Copy out the whole review of The Unborn word for word, from its title to its last line.

> **Page extract**
○ ○ ○ ○ ○
Remembrance of Demons Past

The Unborn raids the modern horror memory bank, from The Exorcist to Auschwitz

Oldman, Yustman: Milking the durable exorcism subgenre
Oldman, Yustman: Milking the durable exorcism subgenre

For as long as it forges ahead without explanations, The Unborn works as a series of snap-cut gotchas introducing each new contestant in its pageant of cold-sweat set pieces. Often, this involves starlet Odette Yustman approaching some obscured, inevitably terrifying figure from behind, very... very... slowly.

Yustman plays Casey, a well-heeled, young, Chicago-area suburbanite who's been having bad dreams. The night terrors begin to infest her waking life when, while baby-sitting one of those whey-faced grade-schoolers who populate modern horror films as if by quota, the kiddie cryptically intones: "Jumby wants to be born now." (Not quite "They're heeere," granted.)
○ ○ ○ ○ ○
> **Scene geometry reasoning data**

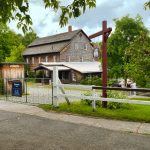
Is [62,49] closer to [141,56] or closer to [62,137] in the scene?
[141,56]

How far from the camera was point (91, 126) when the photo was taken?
10.2 m

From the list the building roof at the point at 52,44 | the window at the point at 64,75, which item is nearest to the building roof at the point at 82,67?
the window at the point at 64,75

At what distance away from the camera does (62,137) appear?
8.72 meters

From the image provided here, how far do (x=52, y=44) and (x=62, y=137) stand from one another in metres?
53.6

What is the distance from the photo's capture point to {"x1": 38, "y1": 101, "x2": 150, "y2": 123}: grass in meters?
11.4

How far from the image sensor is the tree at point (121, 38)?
43.8 m

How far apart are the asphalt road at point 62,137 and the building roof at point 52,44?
4719 cm

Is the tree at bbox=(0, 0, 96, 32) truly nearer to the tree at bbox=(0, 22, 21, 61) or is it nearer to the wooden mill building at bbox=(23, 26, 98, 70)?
the wooden mill building at bbox=(23, 26, 98, 70)

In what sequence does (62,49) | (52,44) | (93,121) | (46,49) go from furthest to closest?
(52,44), (46,49), (62,49), (93,121)

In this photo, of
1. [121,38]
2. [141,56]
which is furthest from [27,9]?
[121,38]

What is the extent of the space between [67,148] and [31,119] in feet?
14.0

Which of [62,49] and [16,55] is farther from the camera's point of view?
[16,55]

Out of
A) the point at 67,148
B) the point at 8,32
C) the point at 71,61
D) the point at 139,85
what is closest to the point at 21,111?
the point at 67,148

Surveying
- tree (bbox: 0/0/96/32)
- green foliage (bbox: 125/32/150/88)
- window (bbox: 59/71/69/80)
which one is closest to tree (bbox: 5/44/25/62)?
window (bbox: 59/71/69/80)
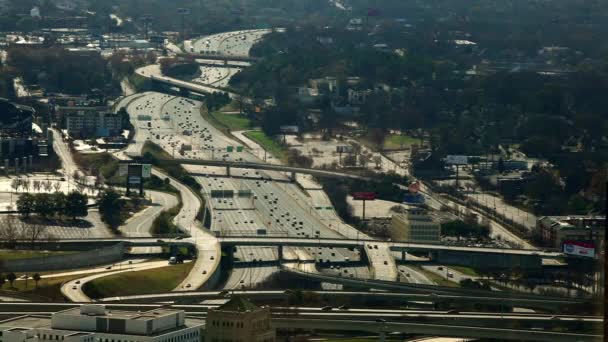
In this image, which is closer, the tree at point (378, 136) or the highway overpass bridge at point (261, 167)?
the highway overpass bridge at point (261, 167)

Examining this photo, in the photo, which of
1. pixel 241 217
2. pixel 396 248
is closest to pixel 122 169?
pixel 241 217

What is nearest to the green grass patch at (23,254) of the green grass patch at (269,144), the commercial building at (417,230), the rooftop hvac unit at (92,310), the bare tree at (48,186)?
the commercial building at (417,230)

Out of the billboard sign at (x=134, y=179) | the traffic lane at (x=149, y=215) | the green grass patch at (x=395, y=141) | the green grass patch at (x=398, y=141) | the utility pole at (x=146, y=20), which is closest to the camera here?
the traffic lane at (x=149, y=215)

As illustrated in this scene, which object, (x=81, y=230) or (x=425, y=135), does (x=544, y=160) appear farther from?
(x=81, y=230)

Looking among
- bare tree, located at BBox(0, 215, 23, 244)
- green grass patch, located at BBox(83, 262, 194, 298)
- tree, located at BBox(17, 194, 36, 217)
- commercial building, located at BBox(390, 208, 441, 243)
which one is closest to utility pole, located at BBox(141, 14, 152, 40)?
tree, located at BBox(17, 194, 36, 217)

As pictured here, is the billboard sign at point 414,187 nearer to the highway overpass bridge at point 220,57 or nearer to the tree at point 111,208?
the tree at point 111,208

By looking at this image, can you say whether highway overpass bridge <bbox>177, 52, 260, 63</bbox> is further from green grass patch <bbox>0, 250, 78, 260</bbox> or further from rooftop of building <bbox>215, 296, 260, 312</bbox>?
rooftop of building <bbox>215, 296, 260, 312</bbox>

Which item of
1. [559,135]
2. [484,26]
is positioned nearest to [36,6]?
Result: [484,26]
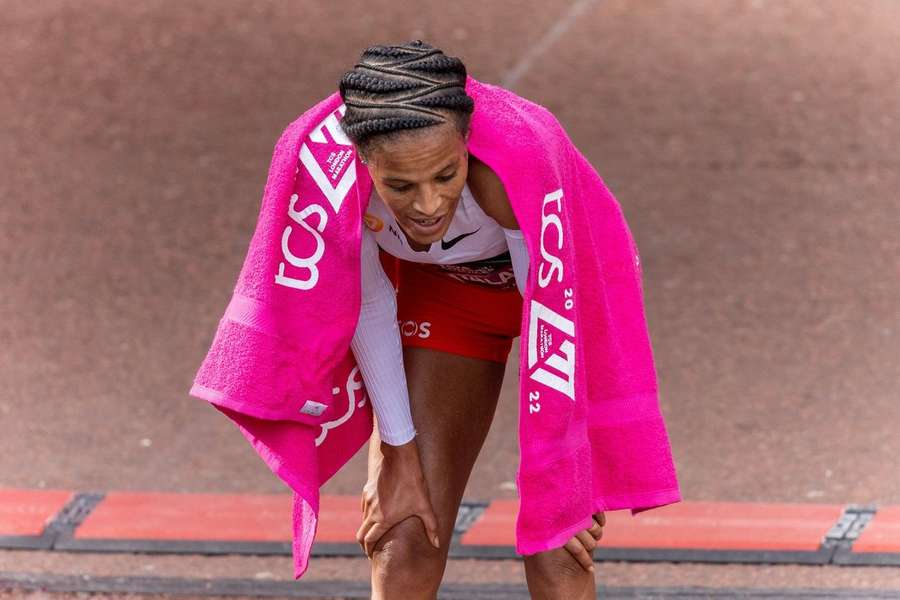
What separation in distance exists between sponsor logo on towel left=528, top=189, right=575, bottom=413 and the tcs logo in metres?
0.48

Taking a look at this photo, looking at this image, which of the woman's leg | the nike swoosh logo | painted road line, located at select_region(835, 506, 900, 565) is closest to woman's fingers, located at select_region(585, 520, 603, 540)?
the woman's leg

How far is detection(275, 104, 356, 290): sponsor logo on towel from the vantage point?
304 cm

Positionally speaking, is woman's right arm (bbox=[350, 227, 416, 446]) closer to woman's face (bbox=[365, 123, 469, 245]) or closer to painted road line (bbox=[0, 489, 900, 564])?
woman's face (bbox=[365, 123, 469, 245])

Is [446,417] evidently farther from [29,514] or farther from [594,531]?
[29,514]

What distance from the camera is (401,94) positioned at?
Result: 2775 millimetres

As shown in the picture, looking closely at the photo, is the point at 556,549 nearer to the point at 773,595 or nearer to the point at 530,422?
the point at 530,422

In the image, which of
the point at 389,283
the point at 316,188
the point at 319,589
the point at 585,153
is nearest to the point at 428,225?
the point at 316,188

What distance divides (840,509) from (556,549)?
1582 millimetres

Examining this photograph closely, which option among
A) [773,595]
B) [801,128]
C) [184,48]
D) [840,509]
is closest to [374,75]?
[773,595]

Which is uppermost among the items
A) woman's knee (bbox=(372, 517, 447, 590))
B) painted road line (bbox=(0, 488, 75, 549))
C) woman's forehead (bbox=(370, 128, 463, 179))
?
woman's forehead (bbox=(370, 128, 463, 179))

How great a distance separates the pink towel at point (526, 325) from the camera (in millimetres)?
2980

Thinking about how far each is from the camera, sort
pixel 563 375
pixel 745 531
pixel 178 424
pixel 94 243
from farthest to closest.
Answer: pixel 94 243, pixel 178 424, pixel 745 531, pixel 563 375

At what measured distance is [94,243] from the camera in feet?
21.0

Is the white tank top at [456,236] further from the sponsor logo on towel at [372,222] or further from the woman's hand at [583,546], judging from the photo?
the woman's hand at [583,546]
○ ○ ○ ○ ○
> **Written answer**
Remembrance of Demons Past

The Unborn raids the modern horror memory bank, from The Exorcist to Auschwitz

Oldman, Yustman: Milking the durable exorcism subgenre
Oldman, Yustman: Milking the durable exorcism subgenre

For as long as it forges ahead without explanations, The Unborn works as a series of snap-cut gotchas introducing each new contestant in its pageant of cold-sweat set pieces. Often, this involves starlet Odette Yustman approaching some obscured, inevitably terrifying figure from behind, very... very... slowly.

Yustman plays Casey, a well-heeled, young, Chicago-area suburbanite who's been having bad dreams. The night terrors begin to infest her waking life when, while baby-sitting one of those whey-faced grade-schoolers who populate modern horror films as if by quota, the kiddie cryptically intones: "Jumby wants to be born now." (Not quite "They're heeere," granted.)